WHAT IS EXPECTED :: Nothing but the pictures may be left out. Restate the rest of the entries word for word.

DATASET CONTENT ::
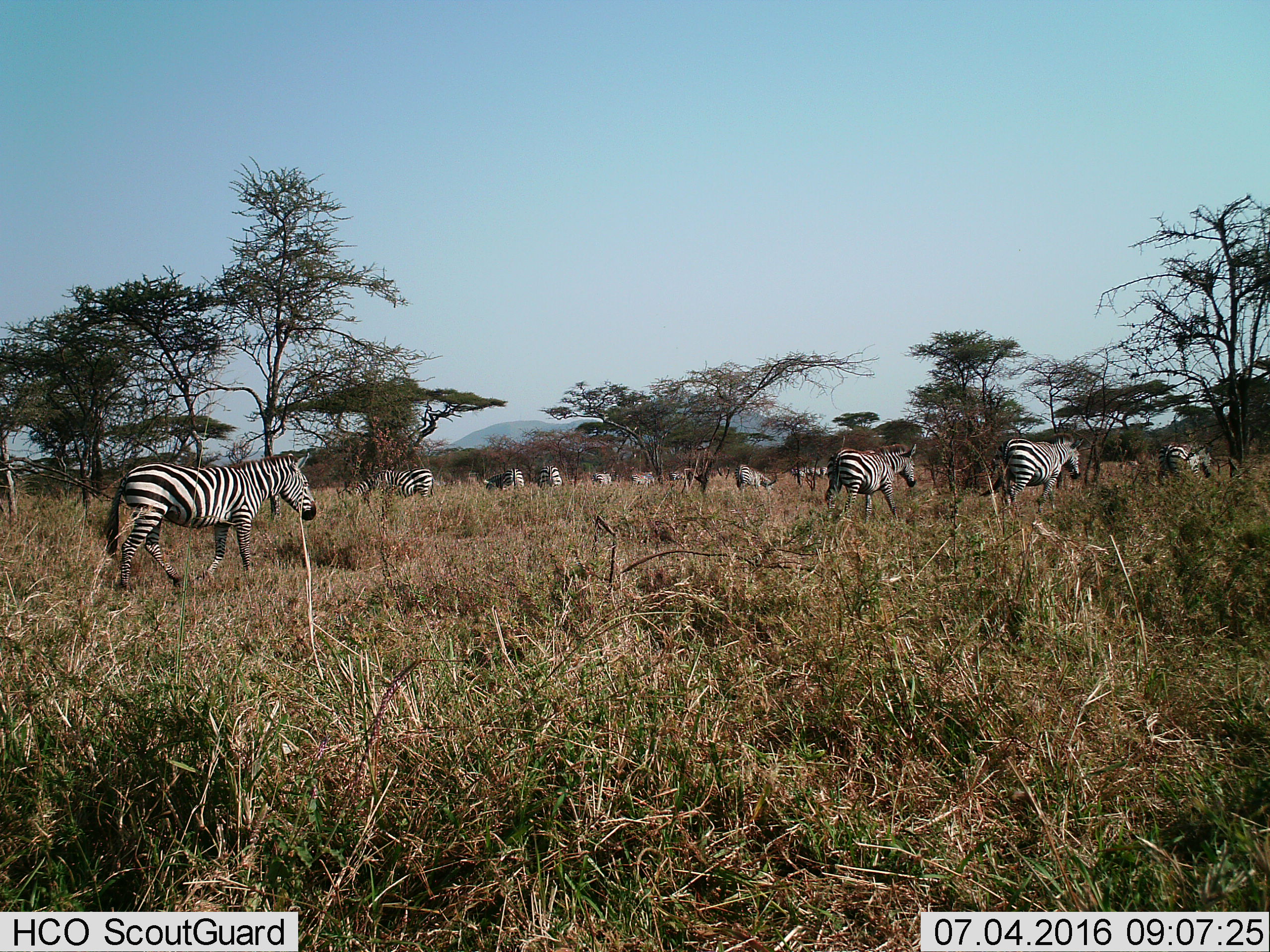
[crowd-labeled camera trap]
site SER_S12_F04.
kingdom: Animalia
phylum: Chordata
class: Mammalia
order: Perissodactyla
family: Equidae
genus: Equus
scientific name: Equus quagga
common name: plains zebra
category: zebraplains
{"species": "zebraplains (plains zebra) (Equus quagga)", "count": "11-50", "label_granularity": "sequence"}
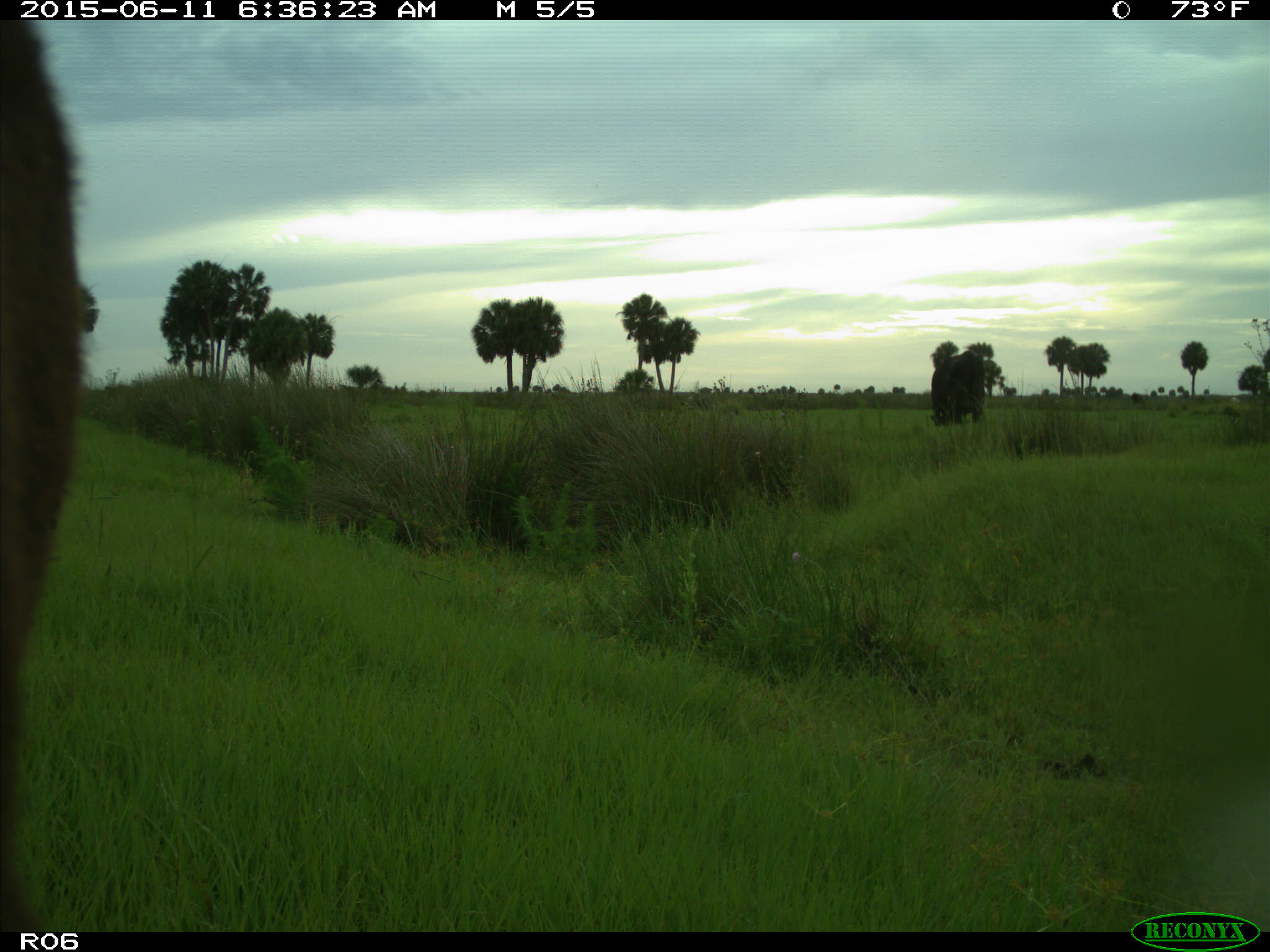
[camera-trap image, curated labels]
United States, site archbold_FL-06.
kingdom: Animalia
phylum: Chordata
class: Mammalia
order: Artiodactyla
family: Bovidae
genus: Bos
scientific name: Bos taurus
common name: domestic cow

THE ANSWER ::
[crowd-labeled camera trap]
site SER_S12_F04.
kingdom: Animalia
phylum: Chordata
class: Mammalia
order: Perissodactyla
family: Equidae
genus: Equus
scientific name: Equus quagga
common name: plains zebra
category: zebraplains
{"species": "zebraplains (plains zebra) (Equus quagga)", "count": "11-50", "label_granularity": "sequence"}
[camera-trap image, curated labels]
United States, site archbold_FL-06.
kingdom: Animalia
phylum: Chordata
class: Mammalia
order: Artiodactyla
family: Bovidae
genus: Bos
scientific name: Bos taurus
common name: domestic cow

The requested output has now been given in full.